Text segment.

____________

Skip to content

Core Concepts

Understanding the key concepts behind sunstone-py's data management and lineage tracking.

Pandas-Like API

sunstone-py provides a drop-in replacement for pandas that adds lineage tracking:

from sunstone import pandas as pd

# Works like pandas, but tracks lineage
df = pd.read_csv('input.csv', project_path='/path/to/project')
df2 = pd.read_csv('input2.csv', project_path='/path/to/project')

# All pandas operations work
filtered = df[df['value'] > 100]
grouped = df.groupby('category').sum()

# Merge/join operations combine lineage from both sources
merged = pd.merge(df, df2, on='key')
concatenated = pd.concat([df, df2])

Key Differences from Plain Pandas

  1. Explicit project_path required: All read operations need a project_path parameter pointing to where datasets.yaml lives
  2. Dataset registration: All reads and writes must correspond to entries in datasets.yaml
  3. Access underlying data: Use .data to access the pandas DataFrame directly
  4. Save with metadata: Write operations require slug and name for dataset registration

Strict vs Relaxed Mode

sunstone-py operates in two modes that control how it interacts with datasets.yaml:

Relaxed Mode (Default)

____________

Recorded information.
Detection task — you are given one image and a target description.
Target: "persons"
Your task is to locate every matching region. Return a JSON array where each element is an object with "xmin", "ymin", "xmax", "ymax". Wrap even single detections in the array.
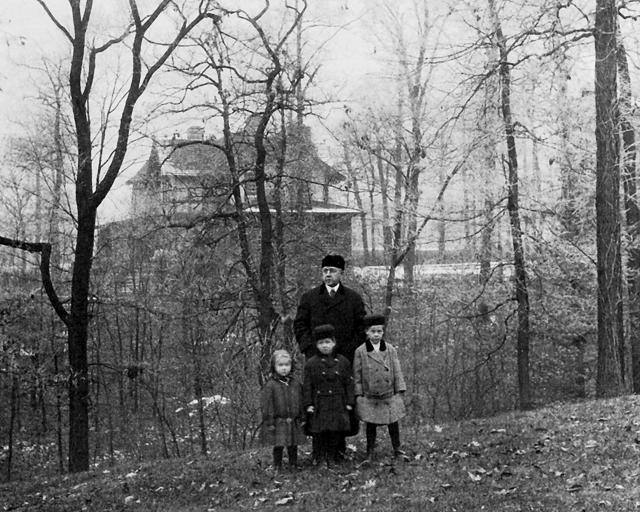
[
  {"xmin": 301, "ymin": 324, "xmax": 356, "ymax": 468},
  {"xmin": 263, "ymin": 349, "xmax": 308, "ymax": 477},
  {"xmin": 292, "ymin": 255, "xmax": 368, "ymax": 464},
  {"xmin": 353, "ymin": 313, "xmax": 408, "ymax": 466}
]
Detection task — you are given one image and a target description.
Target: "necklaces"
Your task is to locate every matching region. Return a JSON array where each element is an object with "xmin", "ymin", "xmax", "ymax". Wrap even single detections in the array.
[{"xmin": 278, "ymin": 377, "xmax": 290, "ymax": 387}]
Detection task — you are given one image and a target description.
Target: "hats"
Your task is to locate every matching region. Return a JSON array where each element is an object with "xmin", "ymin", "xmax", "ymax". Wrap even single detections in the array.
[
  {"xmin": 364, "ymin": 315, "xmax": 385, "ymax": 327},
  {"xmin": 322, "ymin": 255, "xmax": 344, "ymax": 270},
  {"xmin": 313, "ymin": 325, "xmax": 335, "ymax": 340}
]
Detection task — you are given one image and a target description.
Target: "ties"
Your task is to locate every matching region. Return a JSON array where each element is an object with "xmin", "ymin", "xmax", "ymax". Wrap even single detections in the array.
[{"xmin": 330, "ymin": 290, "xmax": 336, "ymax": 300}]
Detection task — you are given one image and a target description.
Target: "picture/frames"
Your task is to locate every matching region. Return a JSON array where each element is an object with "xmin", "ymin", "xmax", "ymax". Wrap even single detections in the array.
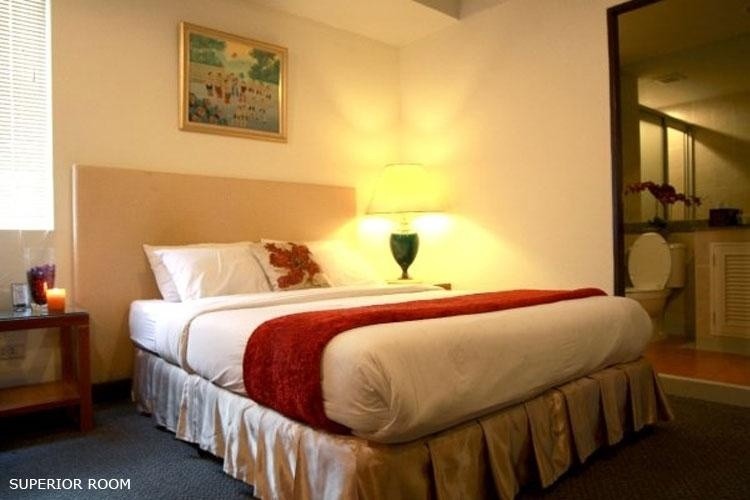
[{"xmin": 179, "ymin": 21, "xmax": 288, "ymax": 143}]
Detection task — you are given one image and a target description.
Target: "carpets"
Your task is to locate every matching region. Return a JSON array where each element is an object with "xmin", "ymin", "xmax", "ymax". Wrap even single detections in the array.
[{"xmin": 1, "ymin": 394, "xmax": 750, "ymax": 500}]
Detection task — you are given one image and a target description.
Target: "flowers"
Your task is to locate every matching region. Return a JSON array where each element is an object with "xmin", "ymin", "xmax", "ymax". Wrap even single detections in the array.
[
  {"xmin": 625, "ymin": 182, "xmax": 669, "ymax": 209},
  {"xmin": 669, "ymin": 186, "xmax": 702, "ymax": 207}
]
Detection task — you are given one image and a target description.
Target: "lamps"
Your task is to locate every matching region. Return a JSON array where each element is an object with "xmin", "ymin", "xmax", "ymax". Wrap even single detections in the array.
[{"xmin": 365, "ymin": 163, "xmax": 445, "ymax": 280}]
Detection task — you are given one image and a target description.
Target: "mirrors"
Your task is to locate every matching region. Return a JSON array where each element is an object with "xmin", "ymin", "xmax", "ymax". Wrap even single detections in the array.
[{"xmin": 620, "ymin": 33, "xmax": 750, "ymax": 224}]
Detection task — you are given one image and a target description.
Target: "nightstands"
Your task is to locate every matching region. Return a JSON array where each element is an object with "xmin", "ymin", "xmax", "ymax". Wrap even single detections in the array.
[{"xmin": 0, "ymin": 303, "xmax": 93, "ymax": 434}]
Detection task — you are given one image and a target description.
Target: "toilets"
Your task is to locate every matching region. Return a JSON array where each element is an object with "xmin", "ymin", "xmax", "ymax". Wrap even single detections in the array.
[{"xmin": 625, "ymin": 232, "xmax": 687, "ymax": 341}]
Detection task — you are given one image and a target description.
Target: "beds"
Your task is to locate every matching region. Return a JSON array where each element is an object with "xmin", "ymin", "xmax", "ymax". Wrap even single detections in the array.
[{"xmin": 128, "ymin": 286, "xmax": 674, "ymax": 500}]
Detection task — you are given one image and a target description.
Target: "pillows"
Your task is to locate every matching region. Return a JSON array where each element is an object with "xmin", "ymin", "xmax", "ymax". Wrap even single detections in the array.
[{"xmin": 143, "ymin": 241, "xmax": 374, "ymax": 301}]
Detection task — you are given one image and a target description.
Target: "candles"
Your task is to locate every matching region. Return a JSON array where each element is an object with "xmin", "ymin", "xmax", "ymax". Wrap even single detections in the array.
[{"xmin": 48, "ymin": 288, "xmax": 65, "ymax": 314}]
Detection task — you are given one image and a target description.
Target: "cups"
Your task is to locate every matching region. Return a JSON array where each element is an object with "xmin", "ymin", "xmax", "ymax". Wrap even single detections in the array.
[
  {"xmin": 12, "ymin": 282, "xmax": 28, "ymax": 312},
  {"xmin": 24, "ymin": 246, "xmax": 57, "ymax": 313},
  {"xmin": 46, "ymin": 287, "xmax": 66, "ymax": 313}
]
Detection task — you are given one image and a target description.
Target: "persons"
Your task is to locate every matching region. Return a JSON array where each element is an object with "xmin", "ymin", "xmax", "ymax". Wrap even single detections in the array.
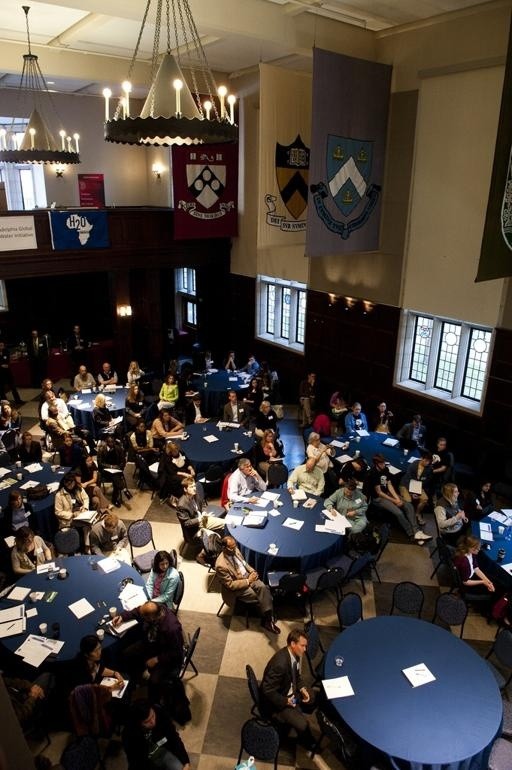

____________

The tasks.
[A] Write out the sunstone-py page from "Pandas-Like API" up to and including "df = pd.read_csv('input.csv', project_path='/path/to/project')".
[B] Put this sentence from the sunstone-py page into Spanish: "sunstone-py operates in two modes that control how it interacts with datasets.yaml:"
The items have nothing to do with the sunstone-py page.

Answers in order.
[A]
Pandas-Like API

sunstone-py provides a drop-in replacement for pandas that adds lineage tracking:

from sunstone import pandas as pd

# Works like pandas, but tracks lineage
df = pd.read_csv('input.csv', project_path='/path/to/project')

[B] sunstone-py funciona en dos modos que controlan cómo interactúa con datasets.yaml: